### [Problem description]
Print out the data precisely as it appears here, with no pictures.

### [Source material]
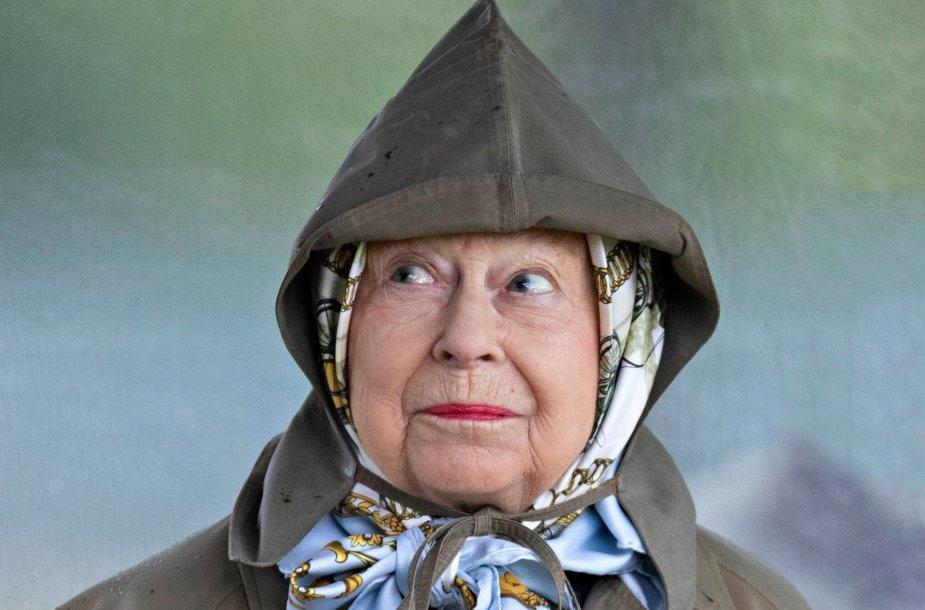 Elizabeth II (2019 m.)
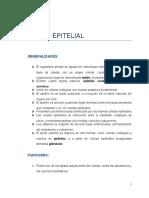 Manual de Histología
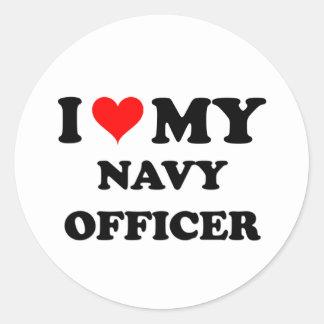 Amo a mi oficial de la marina de guerra pegatina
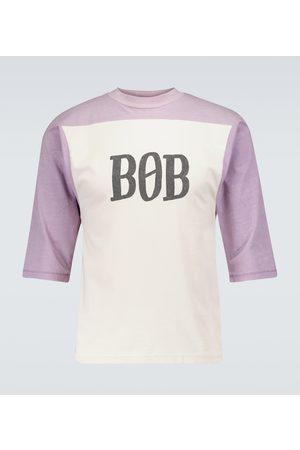 ERL T-shirt da football BOTT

### [Reply]
 Elizabeth II (2019 m.)
 Manual de Histología
 Amo a mi oficial de la marina de guerra pegatina
 ERL T-shirt da football BOTT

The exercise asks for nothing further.